In Rwanda, rheumatic heart disease is a disease of the rural poor. Isolated from urban amenities—including hospitals—and unable to walk modest distances or attend school or work, these young adults suffer both physically as well as psychologically and socially. Since the disease is poorly understood and often undiagnosed, many assume they have HIV, which bears a heavy stigma in the region.
Team Heart continues to provide 16 surgeries per year, and is currently planning to build a state-of-the-art cardiac facility in Kigali where Rwandans will receive in-country treatment. "But we can't just build a hospital and leave it there, like an island," said Bigirimana. "The people we're targeting most likely live in rural regions and are most likely poor—they won't have access to that hospital if there's no way to get there and no way to pay for services. The trick is to integrate it into the system."
The challenge now facing Bowser and the Rwandan Ministry of Health is to figure out how to pay for expanded cardiovascular services. "That's where it gets innovative," said Bowser. "We need to find a way to finance this plan. Other countries have covered services for cancer care and cardiovascular care in creative ways, so we're surveying case studies to see what's worked."
"The purpose of this project is not to expand cardiac services only to those who can pay, but to the entire Rwandan population," Bowser stressed. Expanding the Rwandan health system to include preventive cardiac care will reduce the rate of rheumatic heart disease among the rural poor, and will allow more children to be treated early—before they need a valve replacement.

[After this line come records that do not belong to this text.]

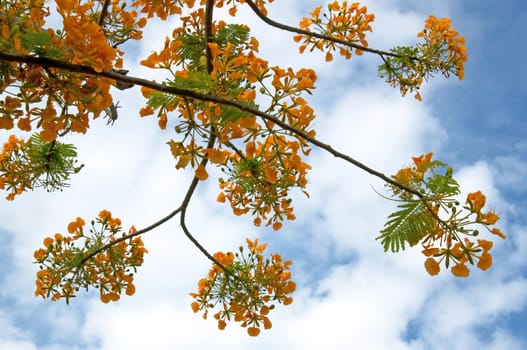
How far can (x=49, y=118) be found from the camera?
1973mm

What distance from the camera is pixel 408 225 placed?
2.14m

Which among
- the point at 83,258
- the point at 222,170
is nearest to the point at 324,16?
the point at 222,170

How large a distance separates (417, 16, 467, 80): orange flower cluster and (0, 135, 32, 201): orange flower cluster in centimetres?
363

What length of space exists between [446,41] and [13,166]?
3949mm

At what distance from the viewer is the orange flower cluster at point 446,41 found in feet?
15.4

Patton-Bolman and Bowser continue to foster a close relationship between Team Heart and the Rwandan Ministry of Health, which is committed to explicitly addressing health equity concerns. "That's huge," said Bigirimana. "We're able to have those tough conversations about funding and strategy, while openly agreeing that we're targeting the poorest of the poor in our country." She added that there is urgency to make these improvements now. The burden is real, and it's growing.